The trainers and coaching staff were concerned enough with Rajon Rondo's feet that he almost didn't play. Yet Rondo said that he was fine and ended up playing 41 minutes.
Emerging from the trainer's room more than an hour after Boston completed its 110-105 overtime triumph over the Chicago Bulls Friday at the TD Garden, Celtics point guard Rajon Rondo downplayed the severity of his "sore" feet, stressing he's fine after coach Doc Rivers suggested he had a "mild" case of plantar fasciitis that nearly prevented Rondo from suiting up.
"It's fine," said Rondo, who only shrugged when asked to confirm the diagnosis of plantar fasciitis. "It's cool. It's sore, that's all."
I don't have to tell you how important his feet are to the future of this franchise. And perhaps the thing that is concerning is the fact that this has cropped up in the past as well. Back in the playoffs in 2009 Rondo was carried off the court by Bill Walker.
"I was limping and Billy didn't want to see me limp, so he just carried me," Rondo said. "I didn't slip or nothing. I'm fine. Ankles are fine." Rondo, who had 20 points, 11 rebounds, 6 assists, and 5 steals, removed his shoes late in the game. "Maybe the tape was too tight," Rondo said. "It's just the tape job."
Two very encouraging points to bring up here are this. First of all, he's downplayed the issue each time. Secondly, he's played quite well despite the pain. So either the issue isn't as bad as we might fear or he's one tough cookie. The truth is probably a little bit of both, but I'll take either one.
So what is plantar fasciitis? Celtics Town has a great post on this subject. Here's a bit of it.
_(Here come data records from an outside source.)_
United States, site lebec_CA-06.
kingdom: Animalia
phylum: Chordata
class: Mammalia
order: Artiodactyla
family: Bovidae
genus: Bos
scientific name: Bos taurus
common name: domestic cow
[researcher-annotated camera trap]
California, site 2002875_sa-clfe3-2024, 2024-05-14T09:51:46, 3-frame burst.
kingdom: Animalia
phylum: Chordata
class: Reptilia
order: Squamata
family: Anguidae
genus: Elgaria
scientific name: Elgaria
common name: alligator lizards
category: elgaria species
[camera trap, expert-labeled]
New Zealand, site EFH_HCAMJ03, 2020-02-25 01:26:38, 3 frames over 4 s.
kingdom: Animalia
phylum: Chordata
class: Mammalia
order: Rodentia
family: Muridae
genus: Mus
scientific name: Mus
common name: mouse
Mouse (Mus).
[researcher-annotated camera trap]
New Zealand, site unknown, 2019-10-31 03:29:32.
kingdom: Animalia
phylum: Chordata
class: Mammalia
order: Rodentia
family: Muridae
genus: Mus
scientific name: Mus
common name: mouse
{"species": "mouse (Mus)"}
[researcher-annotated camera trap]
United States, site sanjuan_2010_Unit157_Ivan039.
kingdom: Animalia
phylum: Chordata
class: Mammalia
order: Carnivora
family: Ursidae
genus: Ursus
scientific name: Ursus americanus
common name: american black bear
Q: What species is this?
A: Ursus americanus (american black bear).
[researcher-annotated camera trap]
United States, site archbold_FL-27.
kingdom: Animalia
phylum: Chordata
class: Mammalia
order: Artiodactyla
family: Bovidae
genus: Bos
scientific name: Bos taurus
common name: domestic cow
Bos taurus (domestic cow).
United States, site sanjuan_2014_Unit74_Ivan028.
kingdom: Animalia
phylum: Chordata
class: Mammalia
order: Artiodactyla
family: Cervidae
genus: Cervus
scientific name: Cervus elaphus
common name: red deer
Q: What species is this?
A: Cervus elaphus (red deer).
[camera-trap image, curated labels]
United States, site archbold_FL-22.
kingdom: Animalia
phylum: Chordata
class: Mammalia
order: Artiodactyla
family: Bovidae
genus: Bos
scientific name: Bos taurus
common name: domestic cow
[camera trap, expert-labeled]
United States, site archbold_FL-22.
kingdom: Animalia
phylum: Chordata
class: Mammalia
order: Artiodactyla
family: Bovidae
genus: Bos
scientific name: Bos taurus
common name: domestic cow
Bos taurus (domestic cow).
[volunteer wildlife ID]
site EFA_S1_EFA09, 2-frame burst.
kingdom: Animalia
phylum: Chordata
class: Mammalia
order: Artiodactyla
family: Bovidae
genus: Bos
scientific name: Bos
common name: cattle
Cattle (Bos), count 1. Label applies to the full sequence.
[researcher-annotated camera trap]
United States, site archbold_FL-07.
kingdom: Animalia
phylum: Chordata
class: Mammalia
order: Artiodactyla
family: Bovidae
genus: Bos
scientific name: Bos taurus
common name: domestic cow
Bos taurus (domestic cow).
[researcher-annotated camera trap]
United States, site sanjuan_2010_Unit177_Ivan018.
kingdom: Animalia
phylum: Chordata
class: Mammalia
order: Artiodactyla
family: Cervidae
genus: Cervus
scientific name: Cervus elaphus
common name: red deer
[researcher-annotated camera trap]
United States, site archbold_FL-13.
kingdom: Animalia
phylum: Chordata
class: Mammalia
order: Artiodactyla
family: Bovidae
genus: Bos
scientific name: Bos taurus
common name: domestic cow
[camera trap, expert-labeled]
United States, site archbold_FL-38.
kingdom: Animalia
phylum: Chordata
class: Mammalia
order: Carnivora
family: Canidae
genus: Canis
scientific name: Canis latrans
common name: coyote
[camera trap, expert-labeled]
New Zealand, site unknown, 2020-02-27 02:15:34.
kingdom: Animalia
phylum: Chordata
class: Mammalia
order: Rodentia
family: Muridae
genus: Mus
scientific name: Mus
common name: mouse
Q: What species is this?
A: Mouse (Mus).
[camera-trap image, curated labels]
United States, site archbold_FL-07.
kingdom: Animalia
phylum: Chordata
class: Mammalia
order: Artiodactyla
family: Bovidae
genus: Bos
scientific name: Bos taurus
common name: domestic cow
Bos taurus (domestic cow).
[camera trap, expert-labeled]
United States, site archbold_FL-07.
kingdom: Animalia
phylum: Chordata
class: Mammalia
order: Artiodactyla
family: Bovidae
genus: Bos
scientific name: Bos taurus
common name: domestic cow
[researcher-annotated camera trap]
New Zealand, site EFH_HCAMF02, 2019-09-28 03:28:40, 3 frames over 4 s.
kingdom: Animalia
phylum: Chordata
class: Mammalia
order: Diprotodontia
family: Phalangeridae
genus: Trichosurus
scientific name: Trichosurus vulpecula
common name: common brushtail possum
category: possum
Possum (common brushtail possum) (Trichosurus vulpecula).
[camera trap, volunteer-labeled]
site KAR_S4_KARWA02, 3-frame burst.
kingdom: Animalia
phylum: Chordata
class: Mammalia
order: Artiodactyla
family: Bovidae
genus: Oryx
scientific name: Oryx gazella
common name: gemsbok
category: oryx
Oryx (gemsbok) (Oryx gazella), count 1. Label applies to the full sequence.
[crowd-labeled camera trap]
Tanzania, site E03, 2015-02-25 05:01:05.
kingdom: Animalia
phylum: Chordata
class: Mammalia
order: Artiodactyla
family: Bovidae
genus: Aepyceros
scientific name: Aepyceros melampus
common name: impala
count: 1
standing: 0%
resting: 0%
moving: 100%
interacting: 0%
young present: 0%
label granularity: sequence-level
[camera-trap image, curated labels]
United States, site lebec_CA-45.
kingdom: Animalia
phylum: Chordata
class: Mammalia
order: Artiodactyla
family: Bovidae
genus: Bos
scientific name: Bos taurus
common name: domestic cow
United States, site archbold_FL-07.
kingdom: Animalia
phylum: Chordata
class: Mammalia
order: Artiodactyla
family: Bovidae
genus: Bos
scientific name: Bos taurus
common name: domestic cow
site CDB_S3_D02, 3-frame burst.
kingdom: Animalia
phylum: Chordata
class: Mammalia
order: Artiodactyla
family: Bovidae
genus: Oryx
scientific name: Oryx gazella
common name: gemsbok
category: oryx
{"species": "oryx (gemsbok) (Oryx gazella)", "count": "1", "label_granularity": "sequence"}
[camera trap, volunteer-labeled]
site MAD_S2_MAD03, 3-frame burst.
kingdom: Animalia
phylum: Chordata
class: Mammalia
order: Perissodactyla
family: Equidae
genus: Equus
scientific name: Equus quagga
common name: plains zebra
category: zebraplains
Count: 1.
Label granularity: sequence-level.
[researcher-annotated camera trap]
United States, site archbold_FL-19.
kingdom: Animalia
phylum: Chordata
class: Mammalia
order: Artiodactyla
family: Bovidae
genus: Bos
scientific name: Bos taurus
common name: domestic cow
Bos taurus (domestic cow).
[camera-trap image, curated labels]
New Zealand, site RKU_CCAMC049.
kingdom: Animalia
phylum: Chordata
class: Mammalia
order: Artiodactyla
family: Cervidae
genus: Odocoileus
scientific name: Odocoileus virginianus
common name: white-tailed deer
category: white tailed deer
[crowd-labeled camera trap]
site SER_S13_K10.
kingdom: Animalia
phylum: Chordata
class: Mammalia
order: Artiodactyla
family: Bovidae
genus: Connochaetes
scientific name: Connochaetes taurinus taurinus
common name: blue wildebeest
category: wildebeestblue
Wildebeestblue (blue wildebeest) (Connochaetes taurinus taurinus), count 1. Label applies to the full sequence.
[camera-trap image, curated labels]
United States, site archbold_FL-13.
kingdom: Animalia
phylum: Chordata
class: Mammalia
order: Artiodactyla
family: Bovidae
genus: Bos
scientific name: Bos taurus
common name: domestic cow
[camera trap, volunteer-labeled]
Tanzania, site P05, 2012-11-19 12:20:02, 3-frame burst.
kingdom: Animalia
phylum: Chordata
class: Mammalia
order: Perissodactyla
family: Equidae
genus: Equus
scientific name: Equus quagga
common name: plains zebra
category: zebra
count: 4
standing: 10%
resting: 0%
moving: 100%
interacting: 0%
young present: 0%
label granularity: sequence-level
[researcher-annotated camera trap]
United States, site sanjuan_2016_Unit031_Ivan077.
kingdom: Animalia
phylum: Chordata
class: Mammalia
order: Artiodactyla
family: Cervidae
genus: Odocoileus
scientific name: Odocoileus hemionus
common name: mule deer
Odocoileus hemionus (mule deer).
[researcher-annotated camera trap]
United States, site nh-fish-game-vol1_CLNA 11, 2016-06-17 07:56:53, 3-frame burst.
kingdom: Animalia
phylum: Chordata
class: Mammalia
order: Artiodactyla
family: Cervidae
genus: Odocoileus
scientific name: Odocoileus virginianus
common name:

Besides medicinal treatment, plantar fasciitis patients can often benefit from other methods. Stretching programs have often worked, and even small changes like a shoe change or a taped foot can help. Many basketball players are also fitted with orthotic shoe inserts. Rest can also be utilized for the foot, and night splints can be helpful. If none of the preceding treatment works, surgery is normally the last option. According to the Mayo Clinic, “about 90 percent of the people who have plantar fasciitis recover with conservative treatments in just a few months.”
Jay points out that this same issue contributed to Tony Parker's poor season last year. So far Rondo has been better than ever, but that doesn't mean we shouldn't keep one eye on his feet.
My last (mother hen) point I'd like to make is this: Even when Rondo has suffered ankle sprains, he's worn low-top sneakers. Also, a sneaker blog pointed out that Rondo likes to wear his shoes "weirdly."
Rajon Rondo is free to wear his shoes however he wants until Nike tells him otherwise. Which is, weirdly and not how most anyone else would choose to wear them. He's been getting all baseball cleat flappy on us, choosing to lace through his Hyperfuses two eyelets too low and flaring the tongue out. Definitely a "unique" look, if that's what he's going for.
Hopefully he's getting the right kind of tape jobs that make concerns about this sort of thing pretty much unfounded. Hopefully.